Personal note to self: in the very unlikely event I am ever asked to give a press conference, do NOT sit next to Lars von Trier.
The controversial director caused an international poopstorm yesterday during a Cannes press event for Melancholia, his film starring Kirsten Dunst, Charlotte Gainsbourg, and my boyfriend Alexander Skarsgård. While von Trier's well-known for saying weird, provocative things during interviews, he definitely took things to a new level when he declared himself to be a Nazi.
A Nazi who understands and sympathizes with Hitler.
While the interview was really sort of ... special, in and of itself, what makes the video of von Trier's bizarre derailment into Nazi territory an absolute must-see is the presence of Kirsten Dunst. Perched next to him and visibly cringing, I don't think I've ever seen someone look quite this uncomfortable on film before.
Check it out:
Oh my god, are you not just DYING for her? Poor Kirsten, she looks like she's succumbing to an increasingly explosive intestinal ailment. I can't even imagine what was going through her head, other than a repeated and fervent prayer the earth would open up and swallow her whole.
Afterwards, von Trier issued a number of weaselly "apologies," including this terse statement:
[von Trier] let himself be egged on by a provocation. He presents his apology. The direction of the Festival acknowledges this and is passing on Lars von Trier’s apology.
In a follow-up interview, he explained that he was just being sarcastic with the Nazi comments and trying to make a joke, but I'm guessing this is cold comfort for Dunst. Not only did he force her to sit through the Hitler craziness, but he totally threw her under a bus when he described her dark character in Melancholia, saying, "I would say Kirsten, thank god, has some knowledge of depression."

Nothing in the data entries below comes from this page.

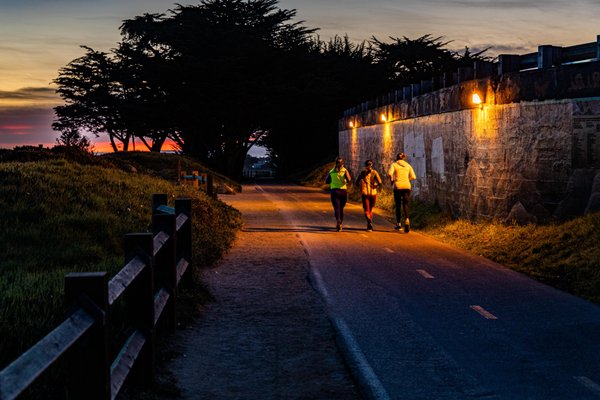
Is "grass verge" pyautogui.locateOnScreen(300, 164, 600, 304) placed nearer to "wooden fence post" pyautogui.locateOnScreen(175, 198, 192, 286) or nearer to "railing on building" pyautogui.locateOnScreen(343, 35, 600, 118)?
"railing on building" pyautogui.locateOnScreen(343, 35, 600, 118)

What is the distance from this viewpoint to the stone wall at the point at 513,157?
1402 cm

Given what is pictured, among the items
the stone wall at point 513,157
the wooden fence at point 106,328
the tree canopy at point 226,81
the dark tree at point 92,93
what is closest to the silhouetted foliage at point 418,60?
the tree canopy at point 226,81

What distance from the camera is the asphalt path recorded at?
6.44 meters

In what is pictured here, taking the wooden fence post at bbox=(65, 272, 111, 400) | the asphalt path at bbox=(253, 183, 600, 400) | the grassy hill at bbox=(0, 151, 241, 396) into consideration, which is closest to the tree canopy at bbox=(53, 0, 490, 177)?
the grassy hill at bbox=(0, 151, 241, 396)

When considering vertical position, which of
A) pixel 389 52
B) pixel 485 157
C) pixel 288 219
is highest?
pixel 389 52

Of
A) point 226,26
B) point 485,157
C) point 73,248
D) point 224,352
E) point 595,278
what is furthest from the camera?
point 226,26

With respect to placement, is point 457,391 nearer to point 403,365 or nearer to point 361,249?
point 403,365

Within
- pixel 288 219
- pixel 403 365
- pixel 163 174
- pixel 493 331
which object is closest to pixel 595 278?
pixel 493 331

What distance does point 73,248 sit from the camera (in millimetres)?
11852

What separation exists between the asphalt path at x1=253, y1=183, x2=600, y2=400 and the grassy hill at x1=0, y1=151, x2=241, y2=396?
2.96m

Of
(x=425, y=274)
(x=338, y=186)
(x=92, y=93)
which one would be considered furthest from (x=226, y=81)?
(x=425, y=274)

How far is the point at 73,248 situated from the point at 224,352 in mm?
5167

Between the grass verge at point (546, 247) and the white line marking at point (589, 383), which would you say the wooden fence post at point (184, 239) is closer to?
the white line marking at point (589, 383)

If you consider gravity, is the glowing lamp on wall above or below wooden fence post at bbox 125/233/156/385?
above
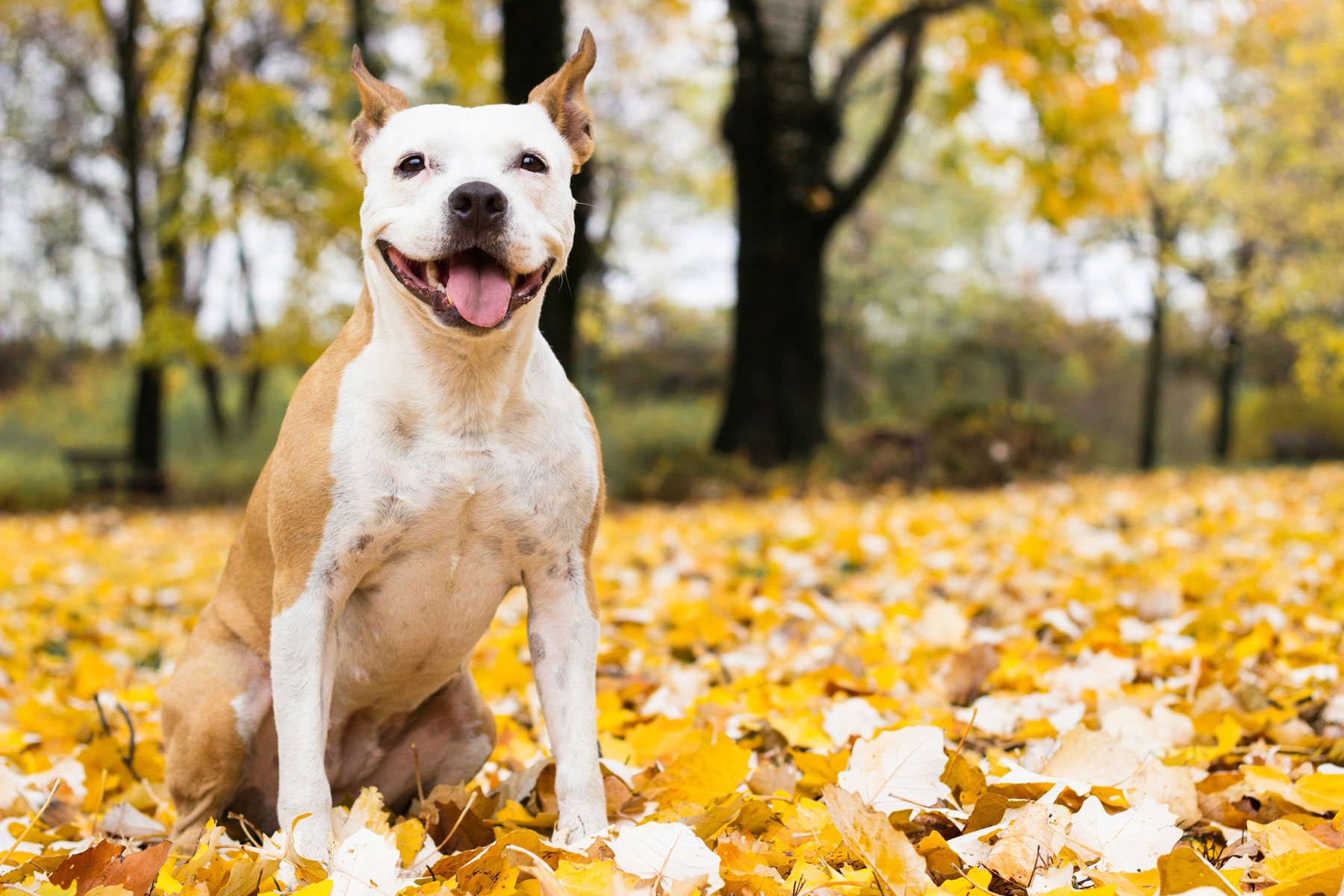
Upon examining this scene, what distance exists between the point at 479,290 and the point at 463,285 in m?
0.03

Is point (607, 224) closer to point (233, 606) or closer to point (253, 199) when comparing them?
point (253, 199)

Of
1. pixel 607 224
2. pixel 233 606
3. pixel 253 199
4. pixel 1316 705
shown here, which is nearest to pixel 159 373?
pixel 253 199

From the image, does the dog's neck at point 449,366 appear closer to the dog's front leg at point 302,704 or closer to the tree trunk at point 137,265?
the dog's front leg at point 302,704

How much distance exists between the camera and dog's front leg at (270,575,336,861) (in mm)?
1963

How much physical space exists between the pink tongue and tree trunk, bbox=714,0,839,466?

Way to remind everyone she went to rehab for depression in 2008, von Douchebucket. Her reaction to that comment was to slouch in her seat, nod reluctantly, and presumably vow never, ever, ever to star in one of his movies ever again.
In the wake of Nazi-Gate, von Trier says he's eager to return to his home country of Denmark, where he plans on directing—I am not making this up—porn.
I want to be surrounded by porn people who love me for what I am, who say, "Where do you want the erection, where do you want the penetration." Where it's not complicated. There wouldn't be a porn star running out there saying "Lars said this or Lars said that."
Just a guess, but I'm pretty sure we won't be seeing Kirsten Dunst joining him on stage to accept a Stiffy award any time soon.
What do you think about von Trier's comments? Do you suppose it really was a joke gone horribly wrong?